LREC 2002 Workshop

Event Modelling for Multilingual Document Linking

Specific Motivation and Aims

There is a growing need for modelling the content of multilingual documents for purposes such as IR and IE which rest on classification and document similarity.

This workshop aims to discuss the issues surrounding content modelling of multilingual documents, and in particular the issue of whether event representations can function as cross-document links. Specific Issues are:

How large-scale language resources can be used in Content Modelling.
How NLP techniques can be used to full advantage in event/content modelling. Can generic tools be used or is it inevitable that tools developed be application specific.
Discussion of learning techniques that have been applied to such tasks.
Discussion of applications that use content/event modelling as an intermediate stage or end result in document linkage.
Issues concerning evaluation of how well the content is modelled.
Multilingual document analysis.

General Motivation and Aims

The application of HLT to current IT trends requires large amounts of specific linguistic resources. However, existing large scale resources are never intended (i.e. designed and handcrafted) for specific application tasks.
In order to bridge the existing gap, a variety of methods for acquisition, adaptation and integration of linguistic resources have been proposed in the NLP research area since the late 80's. Machine learning and statistical techniques have been largely employed as major devices able to deal with the scale and the complexity of the problem. Although a large area of research, the impact of these technologies on the applications is still low with respect to their potential.
Open problems are:

The unclear targets of the learning activity: no general consensus exists among the proposed approaches to the quality and quantity of linguistic information needed for the different tasks (e.g. which is the suitable representation that captures selective information from the LR training material able to optimize parsing accuracy?
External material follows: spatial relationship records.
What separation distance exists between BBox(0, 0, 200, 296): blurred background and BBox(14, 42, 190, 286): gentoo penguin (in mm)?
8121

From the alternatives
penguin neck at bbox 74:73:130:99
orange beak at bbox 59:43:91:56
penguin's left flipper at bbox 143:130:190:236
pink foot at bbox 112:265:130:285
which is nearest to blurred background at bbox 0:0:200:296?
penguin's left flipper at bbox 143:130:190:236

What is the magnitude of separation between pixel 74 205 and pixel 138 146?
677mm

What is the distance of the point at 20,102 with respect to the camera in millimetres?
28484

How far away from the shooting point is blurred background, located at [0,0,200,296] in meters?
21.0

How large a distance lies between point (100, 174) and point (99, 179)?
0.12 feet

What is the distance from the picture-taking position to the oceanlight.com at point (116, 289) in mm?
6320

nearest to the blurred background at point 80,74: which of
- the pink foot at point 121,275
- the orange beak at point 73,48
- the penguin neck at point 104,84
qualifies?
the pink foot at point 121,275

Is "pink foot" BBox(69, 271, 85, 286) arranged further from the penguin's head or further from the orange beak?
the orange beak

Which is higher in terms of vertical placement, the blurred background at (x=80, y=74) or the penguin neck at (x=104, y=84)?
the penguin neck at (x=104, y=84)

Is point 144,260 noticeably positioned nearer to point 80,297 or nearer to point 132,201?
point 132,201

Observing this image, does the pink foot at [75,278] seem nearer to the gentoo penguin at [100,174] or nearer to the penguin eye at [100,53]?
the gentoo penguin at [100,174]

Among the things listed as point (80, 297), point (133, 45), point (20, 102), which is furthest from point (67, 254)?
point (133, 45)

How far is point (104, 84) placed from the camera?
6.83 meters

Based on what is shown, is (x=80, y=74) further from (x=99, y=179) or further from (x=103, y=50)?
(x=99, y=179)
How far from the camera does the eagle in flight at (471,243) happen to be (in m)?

Is it fully grammatical, like in bracketed corpora, or lexical)
The heterogeneity of sources: relevant information for the adaptation task can be distributed in different repositories (LKBs and texts) or expressed differently (in different languages and/or raw, e.g. texts, vs. semistructured data, e.g. HTML/XML formats).
The architectural idiosyncrasies: the proposed learning system make reference to different sources of information in different pipelined (or redundant as in voting) application architectures.
The application scope: current applications make a limited use (if any) of available adaptation technologies. This often limits the scale reachable by the current HLT aplications.

The above issues are orientative towards the complexity of the problem in current research given the enormous potential of the application field in areas like Web Mining, Q&A and Knowledge Management.
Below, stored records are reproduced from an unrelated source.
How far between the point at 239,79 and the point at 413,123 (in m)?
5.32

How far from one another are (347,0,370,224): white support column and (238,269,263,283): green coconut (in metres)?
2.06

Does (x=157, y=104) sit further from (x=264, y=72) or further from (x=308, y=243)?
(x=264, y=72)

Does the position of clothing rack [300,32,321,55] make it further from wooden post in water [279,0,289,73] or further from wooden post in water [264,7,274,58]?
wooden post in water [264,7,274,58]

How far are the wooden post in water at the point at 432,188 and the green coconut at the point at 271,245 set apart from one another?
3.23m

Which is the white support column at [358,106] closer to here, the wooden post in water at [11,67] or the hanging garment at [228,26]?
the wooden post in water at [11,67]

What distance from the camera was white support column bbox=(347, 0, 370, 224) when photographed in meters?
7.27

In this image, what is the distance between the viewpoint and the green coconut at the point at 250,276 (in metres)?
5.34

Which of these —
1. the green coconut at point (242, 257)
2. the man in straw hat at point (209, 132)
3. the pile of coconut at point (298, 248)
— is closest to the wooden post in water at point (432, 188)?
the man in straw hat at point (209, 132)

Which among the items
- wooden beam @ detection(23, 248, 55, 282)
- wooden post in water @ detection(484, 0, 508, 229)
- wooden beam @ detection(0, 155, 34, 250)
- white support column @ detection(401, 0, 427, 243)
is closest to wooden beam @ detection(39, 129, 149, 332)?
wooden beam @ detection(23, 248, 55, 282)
This workshop aims to bring together researchers of both academic and industrial organizations interested in:

Theoretical and Practical aspects of adaptive Natural Language Processing.
Models of Acquisition and Integration of Domain Knowledge.
Integration of induction models from heterogeneus data (lexicons vs. ontologies, texts vs. HTML/XML pages.
Learning Multlingual Information exploiting Multilingual Resources (e.g. EWN).
Theoretical and Practical aspects of Lexical Acquisition in multilingual scenarios.
Architectures for learning, adaptation, and integration of LR.
Adaptive HLT applications (including but not limited to search, retrieval, navigation and QA).

Papers are invited for presenting theoretical and methodological aspects of Machine Learning of Natural Language as well as approaches making effective use of adaptive methods in the perspective of pre-industrial or industrial applications.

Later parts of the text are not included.